Web servers implement basic authentication in many ways. If they don't do what you need, create your own scheme.
Jon Udell
The user/password dialog box (
see the figure
) is familiar to every Web user. You encounter it when you try to fetch a URL that is protected. If you type in a user name and password that the Web server will accept, the request will retry and succeed. Otherwise, it will retry and fail, with a message such as "Authorization Required."
This simple scheme has a surprising number of permutations. Web servers, for example, can declare protected zones in very different ways. You can protect scripts as well as documents
. There are all sorts of ways to manage lists or databases of users, passwords, and groups.
This month, I'll review the authentication features of my two favorite Web servers -- Internet Information Server (IIS) and Apache. But first, by way of background, I'll show how I added HTTP authentication to ByteCal, my servlet-based group calendar (see
http://www.byte.com/art/9708/sec8/art1.htm
).
Authentication with ByteCal
If you run ByteCal under the Java Web Server (JWS), which supports HTTP authentication, you can protect it as you protect any other resource. Just run the JWS server-administration applet and associate ByteCal with a list of authorized users. But what if you run ByteCal under Acme.Serve, a Java-based Web server that does not
support HTTP authentication? To explore how basic authentication works, I added authentication to ByteCal, so that the servlet itself, independently of any protection that its host may or may not provide, can authenticate users.
Here's how it works. When you issue a request to ByteCal, it checks the HTTP headers sent by the browser, looking for one called Authorization. If it's absent, the requesting browser has not yet authenticated itself to ByteCal. So, ByteCal issues a challenge in the form of this pair of HTTP headers:
HTTP/1.0 401 Unauthorized
WWW-Authenticate:
Basic realm="ByteCal"
The crucial part of the first header is the 401 code; that's what provokes authentication. Although I'm declaring the protocol to be HTTP/1.0, HTTP/0.9 or HTTP/1.1 should work identically -- basic authentication is the same in all cases.
The second header defines the type of authentication that will occur. In theory, this could be basic or digest. In practice, it's almost always
basic, a weak protocol that sends credentials as clear text. The digest method, which encrypts the credentials and is implemented in some servers (Apache, JWS), is unfortunately not yet supported by either major browser (see the sidebar "Digest Authentication"). For the exclusive combination of IIS server and Windows-based Microsoft Internet Explorer (MSIE) clients, there's a third option (see the sidebar "NTLM Authentication").
The final piece of the WWW-Authenticate header is the realm, in this example ByteCal. It distinguishes this protected zone from others that might possibly be in effect on the same server.

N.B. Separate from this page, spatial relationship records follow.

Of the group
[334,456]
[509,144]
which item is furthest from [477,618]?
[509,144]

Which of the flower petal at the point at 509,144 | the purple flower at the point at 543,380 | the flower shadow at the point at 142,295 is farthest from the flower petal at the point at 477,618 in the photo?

When the browser receives the authentication headers, it displays its user/password dialog box to the user. When the user fills in the fields and clicks OK, the browser retries the request and tacks on an Authorization header. Here's the example given in the HTTP specification for user "Aladdin" with password "open sesame":
Authorization: Basic
QWxhZGRpbjpvcGVuIHNlc2FtZQ==
This mangled representation of "Aladdin:open sesame" appears to be encrypted, but actually it's not. It's only MIME-encoded (Multipurpose Internet Mail Extensions), aka base 64-encoded. Routines to decode the credentials string are available for Java, Perl, and many other languages.
Let's recap. ByteCal looks for an authorization header. If it's absent, ByteCal issues a basic authentication challenge to the browser. The browser prompts the user for a name/password combo. Then the browser sends a MIME-encoded representation of these back to ByteCal in the form of an authorization header.
ByteCal decodes the authorization header and decides whether or not to grant access. For now, it's a simple match against a single name/password hard-coded into ByteCal on behalf of a group of users. The check occurs at the top of ByteCal's main service routine. If it succeeds, ByteCal dispatches the appropriate handler for the request. If it fails, the service routine prints an "Authorization Failed" mes
sage and then returns immediately. What if it did not? I made that mistake. The result: A user could simply bypass authentication by canceling out of the dialog box.
ByteCal looks for the environment variable HTTP_AUTHORIZATION, not for HTTP_REMOTE_USER, which is how Web servers normally pass the name of an authenticated user to a script. Why? HTTP_REMOTE_USER isn't one of the headers that a browser sends to a server. An authenticating Web server adds HTTP_REMOTE_USER when it invokes a script that's been accessed by way of an authentication protocol. (Some servers also subtract HTTP_AUTHORIZATION -- more on this later.)
But recall that Acme.Serve is not an authenticating Web server. Thus, ByteCal sees different headers than a typical protected Common Gateway Interface (CGI) script sees: HTTP_AUTHORIZATION is present, but HTTP_REMOTE_USER is absent.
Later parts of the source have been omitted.